# DO THIS:
Please reproduce the records below without changes, starting at the line that contains "Within the image" and ending at the line that contains "be arranged?", both included.

# GIVEN DATA:
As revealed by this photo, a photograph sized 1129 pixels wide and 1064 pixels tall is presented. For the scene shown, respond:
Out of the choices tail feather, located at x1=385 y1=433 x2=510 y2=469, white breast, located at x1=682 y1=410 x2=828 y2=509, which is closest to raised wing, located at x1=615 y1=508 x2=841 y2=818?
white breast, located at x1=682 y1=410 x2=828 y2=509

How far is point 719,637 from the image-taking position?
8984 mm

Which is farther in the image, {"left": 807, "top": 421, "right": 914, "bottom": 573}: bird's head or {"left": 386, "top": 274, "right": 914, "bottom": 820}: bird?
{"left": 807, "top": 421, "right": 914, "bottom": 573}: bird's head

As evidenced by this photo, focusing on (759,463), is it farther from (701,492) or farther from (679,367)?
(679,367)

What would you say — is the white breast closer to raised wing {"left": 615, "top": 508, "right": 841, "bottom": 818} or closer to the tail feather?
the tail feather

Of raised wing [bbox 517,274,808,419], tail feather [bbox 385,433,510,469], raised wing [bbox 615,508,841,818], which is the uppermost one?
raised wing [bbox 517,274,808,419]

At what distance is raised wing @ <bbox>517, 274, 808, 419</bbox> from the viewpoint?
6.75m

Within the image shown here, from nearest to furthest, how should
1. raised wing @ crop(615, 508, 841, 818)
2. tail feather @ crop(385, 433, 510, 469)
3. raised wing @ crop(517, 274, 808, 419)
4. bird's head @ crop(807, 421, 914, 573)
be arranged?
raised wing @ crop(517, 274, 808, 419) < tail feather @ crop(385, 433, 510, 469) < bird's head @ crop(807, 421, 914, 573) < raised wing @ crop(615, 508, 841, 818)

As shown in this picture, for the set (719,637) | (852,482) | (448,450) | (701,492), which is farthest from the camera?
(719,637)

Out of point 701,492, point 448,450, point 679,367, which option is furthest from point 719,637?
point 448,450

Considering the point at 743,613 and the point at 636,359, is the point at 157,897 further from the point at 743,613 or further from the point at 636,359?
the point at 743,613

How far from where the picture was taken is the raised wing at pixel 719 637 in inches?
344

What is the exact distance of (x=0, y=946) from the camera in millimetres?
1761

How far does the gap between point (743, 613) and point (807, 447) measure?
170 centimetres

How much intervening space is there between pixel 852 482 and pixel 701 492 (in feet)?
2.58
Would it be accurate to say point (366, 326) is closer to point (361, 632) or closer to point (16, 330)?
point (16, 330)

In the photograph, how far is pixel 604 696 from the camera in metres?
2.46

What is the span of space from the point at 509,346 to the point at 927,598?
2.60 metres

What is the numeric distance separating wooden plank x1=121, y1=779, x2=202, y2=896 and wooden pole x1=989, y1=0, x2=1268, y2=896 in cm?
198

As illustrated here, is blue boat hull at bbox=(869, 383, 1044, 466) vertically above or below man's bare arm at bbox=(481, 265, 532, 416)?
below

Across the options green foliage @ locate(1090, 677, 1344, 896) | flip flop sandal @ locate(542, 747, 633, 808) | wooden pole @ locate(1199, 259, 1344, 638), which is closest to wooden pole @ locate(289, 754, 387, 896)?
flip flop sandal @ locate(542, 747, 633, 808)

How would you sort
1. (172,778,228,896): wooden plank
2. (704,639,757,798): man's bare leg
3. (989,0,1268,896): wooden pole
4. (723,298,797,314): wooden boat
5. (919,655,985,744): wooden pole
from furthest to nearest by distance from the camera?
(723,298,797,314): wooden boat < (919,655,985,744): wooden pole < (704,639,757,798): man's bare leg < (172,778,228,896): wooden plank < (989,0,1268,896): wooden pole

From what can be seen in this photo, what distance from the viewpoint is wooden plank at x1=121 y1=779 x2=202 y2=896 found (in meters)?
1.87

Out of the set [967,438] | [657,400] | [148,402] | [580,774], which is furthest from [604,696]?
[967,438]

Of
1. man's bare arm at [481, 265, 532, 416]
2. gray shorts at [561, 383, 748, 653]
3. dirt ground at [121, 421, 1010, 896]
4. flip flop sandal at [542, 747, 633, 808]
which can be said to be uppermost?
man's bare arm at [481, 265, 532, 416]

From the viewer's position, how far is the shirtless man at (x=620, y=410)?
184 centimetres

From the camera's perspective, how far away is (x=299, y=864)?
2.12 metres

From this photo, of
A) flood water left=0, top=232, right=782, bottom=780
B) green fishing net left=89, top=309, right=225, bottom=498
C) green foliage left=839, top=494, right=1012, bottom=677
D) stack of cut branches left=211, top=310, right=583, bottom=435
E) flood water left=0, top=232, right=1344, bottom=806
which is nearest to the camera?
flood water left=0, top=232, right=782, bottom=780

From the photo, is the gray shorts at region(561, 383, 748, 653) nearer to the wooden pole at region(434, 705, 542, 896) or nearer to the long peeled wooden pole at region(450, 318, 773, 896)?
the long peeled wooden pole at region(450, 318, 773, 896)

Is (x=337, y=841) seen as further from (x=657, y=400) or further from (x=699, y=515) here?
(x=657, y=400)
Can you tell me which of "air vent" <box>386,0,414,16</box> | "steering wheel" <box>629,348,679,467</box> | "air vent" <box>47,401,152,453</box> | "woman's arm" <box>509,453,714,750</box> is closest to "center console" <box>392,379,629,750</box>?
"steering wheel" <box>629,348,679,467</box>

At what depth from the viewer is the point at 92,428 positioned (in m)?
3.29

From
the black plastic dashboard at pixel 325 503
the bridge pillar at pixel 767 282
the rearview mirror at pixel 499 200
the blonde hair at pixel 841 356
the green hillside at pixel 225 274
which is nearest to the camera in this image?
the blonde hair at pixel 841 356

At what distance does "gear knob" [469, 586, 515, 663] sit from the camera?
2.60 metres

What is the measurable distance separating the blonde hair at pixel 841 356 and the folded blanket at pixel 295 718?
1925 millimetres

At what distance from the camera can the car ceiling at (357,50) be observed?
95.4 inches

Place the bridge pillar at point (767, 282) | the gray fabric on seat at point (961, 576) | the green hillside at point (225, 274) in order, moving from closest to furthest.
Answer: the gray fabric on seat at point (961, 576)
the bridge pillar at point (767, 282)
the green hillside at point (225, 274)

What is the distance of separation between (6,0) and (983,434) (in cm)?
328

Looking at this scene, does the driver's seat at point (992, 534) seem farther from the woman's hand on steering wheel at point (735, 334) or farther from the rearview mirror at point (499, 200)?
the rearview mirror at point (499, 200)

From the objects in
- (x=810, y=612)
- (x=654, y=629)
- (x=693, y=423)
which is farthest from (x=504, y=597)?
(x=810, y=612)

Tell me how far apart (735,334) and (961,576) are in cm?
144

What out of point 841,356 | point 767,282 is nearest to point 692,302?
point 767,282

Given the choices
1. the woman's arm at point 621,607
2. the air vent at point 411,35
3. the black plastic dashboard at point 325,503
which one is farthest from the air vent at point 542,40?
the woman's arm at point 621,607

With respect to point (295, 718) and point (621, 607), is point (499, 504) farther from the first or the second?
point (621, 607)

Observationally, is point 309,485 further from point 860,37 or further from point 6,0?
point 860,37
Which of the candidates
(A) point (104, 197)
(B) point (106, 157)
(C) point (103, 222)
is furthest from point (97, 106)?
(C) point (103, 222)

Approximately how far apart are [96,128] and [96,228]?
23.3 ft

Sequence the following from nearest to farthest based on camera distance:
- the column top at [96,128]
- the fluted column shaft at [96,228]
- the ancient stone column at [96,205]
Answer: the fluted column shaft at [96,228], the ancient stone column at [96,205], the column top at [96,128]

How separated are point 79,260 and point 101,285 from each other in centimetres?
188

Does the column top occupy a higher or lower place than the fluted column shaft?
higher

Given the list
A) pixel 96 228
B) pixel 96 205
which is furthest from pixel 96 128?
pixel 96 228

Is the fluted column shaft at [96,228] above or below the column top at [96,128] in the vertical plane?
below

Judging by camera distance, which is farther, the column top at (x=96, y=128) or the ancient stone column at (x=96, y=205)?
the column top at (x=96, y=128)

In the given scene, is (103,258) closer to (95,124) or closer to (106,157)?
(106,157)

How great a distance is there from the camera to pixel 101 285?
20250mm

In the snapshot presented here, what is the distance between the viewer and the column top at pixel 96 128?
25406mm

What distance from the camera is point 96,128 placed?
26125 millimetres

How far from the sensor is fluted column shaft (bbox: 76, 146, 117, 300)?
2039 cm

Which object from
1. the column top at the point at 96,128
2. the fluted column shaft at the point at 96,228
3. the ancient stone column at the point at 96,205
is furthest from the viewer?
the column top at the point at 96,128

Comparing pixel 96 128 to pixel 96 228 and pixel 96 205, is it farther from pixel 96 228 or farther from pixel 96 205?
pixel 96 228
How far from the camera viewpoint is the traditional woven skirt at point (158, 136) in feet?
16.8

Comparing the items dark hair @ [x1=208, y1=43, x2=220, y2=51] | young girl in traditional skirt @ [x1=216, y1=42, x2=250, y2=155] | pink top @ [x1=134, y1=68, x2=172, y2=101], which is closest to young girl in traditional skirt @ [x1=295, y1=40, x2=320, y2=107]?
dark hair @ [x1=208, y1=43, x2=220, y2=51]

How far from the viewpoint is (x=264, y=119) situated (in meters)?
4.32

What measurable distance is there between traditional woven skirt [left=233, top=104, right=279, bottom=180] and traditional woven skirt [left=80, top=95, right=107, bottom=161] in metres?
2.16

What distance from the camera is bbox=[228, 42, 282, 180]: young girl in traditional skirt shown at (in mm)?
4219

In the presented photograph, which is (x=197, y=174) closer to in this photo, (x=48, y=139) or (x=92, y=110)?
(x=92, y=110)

# OUTPUT OF THE EXERCISE:
Within the image shown here, from nearest to furthest, how should
1. raised wing @ crop(615, 508, 841, 818)
2. tail feather @ crop(385, 433, 510, 469)
3. raised wing @ crop(517, 274, 808, 419)
4. bird's head @ crop(807, 421, 914, 573)
be arranged?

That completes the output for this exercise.